Still, as Gilbreth notes, there is good, strong research to support the value of “treating” trauma—just like a pediatrician would follow the current science when it comes to treating a child with, say, an ear infection. Why should caring for patients and their families who have experienced trauma be any different from tackling a routine case of otitis media?
Lessons Learned
Find out what your organization is already doing well and make it better. There’s no need to reinvent the wheel or fix what isn’t broken. Acknowledge the good work that has already been done and build on it to incorporate a trauma-informed approach.
Cultivate connection. COVID has taken a toll. The transition to remote work and telehealth appointments has come with a cost: Perhaps the biggest loss has been that communication within teams and organizations has taken a hit. Look for ways to connect, such as Children’s Health Center’s all-staff trauma-informed care gathering. The pandemic has highlighted the need to be more intentional about focusing on staff communication. CHC started with a 2- to 5- minute pause for reflection in their regular monthly meetings and grew from there.
Look for ways to collaborate. Sometimes different team members may be working on the same issue for a patient and their families without realizing it. Find ways to work together to avoid replicating services or feeling disjointed in terms of offering care. Avoid operating in silos.
Include and elevate patient voices. Don’t assume that an organization knows what’s best for the community members it serves. Ask patients and their families how you might best meet their needs. Hold listening sessions. Journey map with patient families. Say “yes” to as many of the communities requests as you can reasonably accommodate in terms of providing care. Remember: The people who are closest to the problem are also likely closest to the solutions.
Prioritize racially and culturally consistent care.
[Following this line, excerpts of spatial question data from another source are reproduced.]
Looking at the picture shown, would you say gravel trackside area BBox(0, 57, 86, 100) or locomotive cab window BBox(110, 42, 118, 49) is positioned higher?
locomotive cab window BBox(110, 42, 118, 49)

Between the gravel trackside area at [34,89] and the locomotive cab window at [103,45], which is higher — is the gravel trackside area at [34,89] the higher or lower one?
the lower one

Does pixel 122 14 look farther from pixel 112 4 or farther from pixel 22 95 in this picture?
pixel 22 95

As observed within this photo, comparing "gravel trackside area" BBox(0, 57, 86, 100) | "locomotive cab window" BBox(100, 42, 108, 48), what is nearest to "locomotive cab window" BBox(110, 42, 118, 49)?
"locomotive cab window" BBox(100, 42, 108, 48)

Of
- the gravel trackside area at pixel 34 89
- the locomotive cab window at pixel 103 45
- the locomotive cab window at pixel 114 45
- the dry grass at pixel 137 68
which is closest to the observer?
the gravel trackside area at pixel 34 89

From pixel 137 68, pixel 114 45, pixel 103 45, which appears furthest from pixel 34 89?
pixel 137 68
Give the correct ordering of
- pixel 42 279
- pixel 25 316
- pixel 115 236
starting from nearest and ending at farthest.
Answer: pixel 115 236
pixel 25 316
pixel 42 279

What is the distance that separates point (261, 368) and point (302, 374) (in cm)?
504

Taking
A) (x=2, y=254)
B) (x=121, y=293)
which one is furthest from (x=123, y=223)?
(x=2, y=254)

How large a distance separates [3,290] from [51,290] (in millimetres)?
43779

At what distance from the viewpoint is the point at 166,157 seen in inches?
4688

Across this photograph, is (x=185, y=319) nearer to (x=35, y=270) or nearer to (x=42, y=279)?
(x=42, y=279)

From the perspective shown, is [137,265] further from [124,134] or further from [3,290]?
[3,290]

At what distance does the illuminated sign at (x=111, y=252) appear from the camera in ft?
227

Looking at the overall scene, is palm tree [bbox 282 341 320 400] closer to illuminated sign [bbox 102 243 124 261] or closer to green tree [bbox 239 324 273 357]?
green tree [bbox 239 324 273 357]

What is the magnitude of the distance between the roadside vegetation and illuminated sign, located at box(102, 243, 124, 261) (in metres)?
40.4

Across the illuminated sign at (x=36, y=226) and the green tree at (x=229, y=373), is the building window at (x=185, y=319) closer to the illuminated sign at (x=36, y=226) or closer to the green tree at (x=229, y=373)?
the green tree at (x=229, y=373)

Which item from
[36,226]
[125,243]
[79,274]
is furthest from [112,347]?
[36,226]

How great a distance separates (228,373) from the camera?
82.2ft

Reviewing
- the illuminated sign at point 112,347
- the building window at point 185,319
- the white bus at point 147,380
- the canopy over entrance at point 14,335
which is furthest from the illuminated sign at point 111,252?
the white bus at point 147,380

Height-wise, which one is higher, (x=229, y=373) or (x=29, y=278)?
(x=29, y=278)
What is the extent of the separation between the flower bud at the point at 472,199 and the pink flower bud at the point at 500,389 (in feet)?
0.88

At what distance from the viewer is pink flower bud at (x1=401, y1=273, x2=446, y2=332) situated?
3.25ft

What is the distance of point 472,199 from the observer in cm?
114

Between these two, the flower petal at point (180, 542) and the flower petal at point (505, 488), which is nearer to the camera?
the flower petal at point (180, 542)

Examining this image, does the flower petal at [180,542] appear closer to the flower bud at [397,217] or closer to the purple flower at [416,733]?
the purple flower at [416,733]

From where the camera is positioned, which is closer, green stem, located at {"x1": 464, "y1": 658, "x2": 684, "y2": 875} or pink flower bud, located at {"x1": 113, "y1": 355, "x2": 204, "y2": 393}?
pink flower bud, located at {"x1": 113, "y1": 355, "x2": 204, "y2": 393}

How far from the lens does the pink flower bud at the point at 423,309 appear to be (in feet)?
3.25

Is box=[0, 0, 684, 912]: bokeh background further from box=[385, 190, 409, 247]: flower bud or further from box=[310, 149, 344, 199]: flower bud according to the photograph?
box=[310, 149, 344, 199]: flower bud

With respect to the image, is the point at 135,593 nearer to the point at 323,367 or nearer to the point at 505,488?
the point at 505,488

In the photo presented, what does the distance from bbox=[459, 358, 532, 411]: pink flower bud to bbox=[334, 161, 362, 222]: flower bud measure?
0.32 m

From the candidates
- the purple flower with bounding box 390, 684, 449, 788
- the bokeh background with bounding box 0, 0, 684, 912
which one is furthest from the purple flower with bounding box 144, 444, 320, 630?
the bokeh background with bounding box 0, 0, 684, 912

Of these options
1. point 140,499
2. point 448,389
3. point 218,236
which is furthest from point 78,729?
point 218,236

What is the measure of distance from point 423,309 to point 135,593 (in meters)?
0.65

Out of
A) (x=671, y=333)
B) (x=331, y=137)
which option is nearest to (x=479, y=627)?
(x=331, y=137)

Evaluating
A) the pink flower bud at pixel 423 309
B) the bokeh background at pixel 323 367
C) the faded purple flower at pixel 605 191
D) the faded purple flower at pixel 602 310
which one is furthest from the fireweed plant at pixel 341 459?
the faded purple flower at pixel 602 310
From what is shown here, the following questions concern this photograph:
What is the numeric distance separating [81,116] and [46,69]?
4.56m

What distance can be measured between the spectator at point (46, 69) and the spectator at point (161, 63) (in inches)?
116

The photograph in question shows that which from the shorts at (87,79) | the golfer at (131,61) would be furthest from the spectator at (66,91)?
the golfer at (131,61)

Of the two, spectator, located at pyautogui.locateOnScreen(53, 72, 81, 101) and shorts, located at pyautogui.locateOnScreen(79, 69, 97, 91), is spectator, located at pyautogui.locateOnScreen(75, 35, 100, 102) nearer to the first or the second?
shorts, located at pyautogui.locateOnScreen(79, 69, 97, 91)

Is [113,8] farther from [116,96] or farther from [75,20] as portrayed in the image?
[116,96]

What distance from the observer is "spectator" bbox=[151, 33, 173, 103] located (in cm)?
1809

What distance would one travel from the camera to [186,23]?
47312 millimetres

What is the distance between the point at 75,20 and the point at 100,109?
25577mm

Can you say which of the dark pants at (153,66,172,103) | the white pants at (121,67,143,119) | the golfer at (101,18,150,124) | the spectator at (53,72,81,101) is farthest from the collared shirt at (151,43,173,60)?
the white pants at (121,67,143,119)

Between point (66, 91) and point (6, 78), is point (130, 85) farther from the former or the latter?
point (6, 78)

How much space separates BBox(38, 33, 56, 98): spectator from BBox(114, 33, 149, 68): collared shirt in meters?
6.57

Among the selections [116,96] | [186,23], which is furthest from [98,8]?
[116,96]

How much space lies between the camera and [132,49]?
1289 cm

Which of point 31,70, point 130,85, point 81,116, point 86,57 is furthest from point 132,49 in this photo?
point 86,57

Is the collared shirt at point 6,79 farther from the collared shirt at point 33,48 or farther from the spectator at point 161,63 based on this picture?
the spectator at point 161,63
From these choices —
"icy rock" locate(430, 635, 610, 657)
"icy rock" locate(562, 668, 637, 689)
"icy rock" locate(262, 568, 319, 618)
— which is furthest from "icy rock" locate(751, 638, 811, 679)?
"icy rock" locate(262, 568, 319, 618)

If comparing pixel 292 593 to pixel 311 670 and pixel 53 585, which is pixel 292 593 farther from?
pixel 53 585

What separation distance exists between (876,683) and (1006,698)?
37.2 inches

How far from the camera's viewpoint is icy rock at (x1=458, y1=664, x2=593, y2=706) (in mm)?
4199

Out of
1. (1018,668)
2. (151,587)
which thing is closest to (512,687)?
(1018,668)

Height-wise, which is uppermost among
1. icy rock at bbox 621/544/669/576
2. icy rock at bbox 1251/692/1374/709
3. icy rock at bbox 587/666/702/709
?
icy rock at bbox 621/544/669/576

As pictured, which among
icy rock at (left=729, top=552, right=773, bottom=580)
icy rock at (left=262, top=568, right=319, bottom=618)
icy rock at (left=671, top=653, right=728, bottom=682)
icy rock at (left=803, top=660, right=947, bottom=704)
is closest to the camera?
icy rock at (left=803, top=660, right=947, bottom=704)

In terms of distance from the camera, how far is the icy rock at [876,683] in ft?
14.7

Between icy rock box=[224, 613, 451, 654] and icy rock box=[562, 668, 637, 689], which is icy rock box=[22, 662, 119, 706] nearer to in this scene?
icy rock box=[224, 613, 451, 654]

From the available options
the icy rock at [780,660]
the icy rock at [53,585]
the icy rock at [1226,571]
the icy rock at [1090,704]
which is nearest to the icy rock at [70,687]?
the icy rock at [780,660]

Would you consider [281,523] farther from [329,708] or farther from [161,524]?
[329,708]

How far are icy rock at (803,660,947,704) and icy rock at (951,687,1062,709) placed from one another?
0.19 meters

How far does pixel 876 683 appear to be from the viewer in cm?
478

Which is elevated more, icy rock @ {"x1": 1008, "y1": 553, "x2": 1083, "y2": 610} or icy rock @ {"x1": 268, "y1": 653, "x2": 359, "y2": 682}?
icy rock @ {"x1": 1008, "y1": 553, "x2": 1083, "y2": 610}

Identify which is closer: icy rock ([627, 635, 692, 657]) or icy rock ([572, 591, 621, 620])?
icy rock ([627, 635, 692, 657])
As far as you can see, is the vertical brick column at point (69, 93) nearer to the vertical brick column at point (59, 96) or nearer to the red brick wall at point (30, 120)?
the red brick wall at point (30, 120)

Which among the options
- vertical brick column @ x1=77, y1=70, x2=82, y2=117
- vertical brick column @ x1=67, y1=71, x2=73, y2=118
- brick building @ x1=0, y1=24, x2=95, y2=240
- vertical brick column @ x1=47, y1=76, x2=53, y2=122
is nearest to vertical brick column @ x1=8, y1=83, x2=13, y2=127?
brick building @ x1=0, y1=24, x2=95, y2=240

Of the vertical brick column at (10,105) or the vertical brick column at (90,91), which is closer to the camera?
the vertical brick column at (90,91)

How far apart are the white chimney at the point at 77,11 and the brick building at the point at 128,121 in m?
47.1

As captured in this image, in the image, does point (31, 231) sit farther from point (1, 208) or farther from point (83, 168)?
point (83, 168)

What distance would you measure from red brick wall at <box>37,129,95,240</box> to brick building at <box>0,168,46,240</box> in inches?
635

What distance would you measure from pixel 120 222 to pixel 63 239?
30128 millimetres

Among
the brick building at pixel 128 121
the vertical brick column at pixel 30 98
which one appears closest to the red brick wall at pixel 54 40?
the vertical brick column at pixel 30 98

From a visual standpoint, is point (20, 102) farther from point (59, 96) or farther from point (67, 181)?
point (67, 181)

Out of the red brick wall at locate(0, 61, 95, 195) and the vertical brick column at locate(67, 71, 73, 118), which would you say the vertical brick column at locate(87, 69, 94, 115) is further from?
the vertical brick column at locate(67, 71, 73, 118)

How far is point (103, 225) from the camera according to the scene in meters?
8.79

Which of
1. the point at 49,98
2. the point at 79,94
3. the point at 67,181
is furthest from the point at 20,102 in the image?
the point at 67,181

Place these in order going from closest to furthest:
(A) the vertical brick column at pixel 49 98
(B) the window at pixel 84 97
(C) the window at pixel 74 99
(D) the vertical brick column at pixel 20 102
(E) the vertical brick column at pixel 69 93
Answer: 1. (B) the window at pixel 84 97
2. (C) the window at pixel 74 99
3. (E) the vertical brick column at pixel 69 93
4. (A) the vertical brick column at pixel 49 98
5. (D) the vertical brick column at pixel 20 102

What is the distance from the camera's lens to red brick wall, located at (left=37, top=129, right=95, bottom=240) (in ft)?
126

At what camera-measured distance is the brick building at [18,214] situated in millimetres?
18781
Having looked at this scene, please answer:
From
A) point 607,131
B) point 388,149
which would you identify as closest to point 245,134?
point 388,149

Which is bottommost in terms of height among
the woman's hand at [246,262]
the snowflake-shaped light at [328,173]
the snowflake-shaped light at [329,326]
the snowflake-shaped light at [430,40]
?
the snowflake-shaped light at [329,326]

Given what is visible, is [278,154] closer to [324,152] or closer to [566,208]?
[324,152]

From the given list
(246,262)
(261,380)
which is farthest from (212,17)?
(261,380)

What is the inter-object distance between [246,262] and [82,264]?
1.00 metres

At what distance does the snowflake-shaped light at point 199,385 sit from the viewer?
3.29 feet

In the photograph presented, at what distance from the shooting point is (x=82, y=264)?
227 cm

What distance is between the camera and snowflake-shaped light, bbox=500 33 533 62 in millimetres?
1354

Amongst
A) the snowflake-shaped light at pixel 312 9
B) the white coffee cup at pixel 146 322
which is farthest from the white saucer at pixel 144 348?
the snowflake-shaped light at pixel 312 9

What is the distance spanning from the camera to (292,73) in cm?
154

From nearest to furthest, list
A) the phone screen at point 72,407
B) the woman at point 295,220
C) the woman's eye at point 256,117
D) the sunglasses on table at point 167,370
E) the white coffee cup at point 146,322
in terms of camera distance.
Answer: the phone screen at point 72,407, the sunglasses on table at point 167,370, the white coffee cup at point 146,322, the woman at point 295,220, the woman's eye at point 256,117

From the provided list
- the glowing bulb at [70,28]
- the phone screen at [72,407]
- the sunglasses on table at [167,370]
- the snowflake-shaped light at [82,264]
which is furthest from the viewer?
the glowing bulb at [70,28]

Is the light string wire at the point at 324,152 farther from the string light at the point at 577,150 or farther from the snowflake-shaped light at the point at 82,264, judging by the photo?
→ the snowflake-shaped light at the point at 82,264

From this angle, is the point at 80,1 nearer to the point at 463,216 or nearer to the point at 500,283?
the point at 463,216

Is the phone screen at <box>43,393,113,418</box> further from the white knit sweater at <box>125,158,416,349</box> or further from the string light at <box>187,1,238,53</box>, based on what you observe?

Families want to see faces like their own when they seek medical care. And they want to be able to speak in their preferred language with their health care team. Hiring should prioritize staffing and leadership to reflect the demographics of the residents that a health center serves.
Think beyond grant programs and create a longer runway for funding. As part of leadership buy-in, prioritizing culture change and figuring out ways to sustain these changes needs to be addressed from the start. Even a small amount of change can be meaningful and might be all that is possible with existing resources. Don’t let wanting to do it all paralyze an organization or team from starting to bring about change.
Children’s Health Center is part of the Resilient Beginnings Network, a learning program that promotes trauma- and resilience-informed care so that 100,000 young children and their caregivers in the San Francisco Bay Area have the support they need to be well and thrive. The Resilient Beginnings Network is powered by the Center for Care Innovations, an Oakland-based nonprofit that fosters health equity and innovation in the health care safety net, and by Genentech Charitable Giving.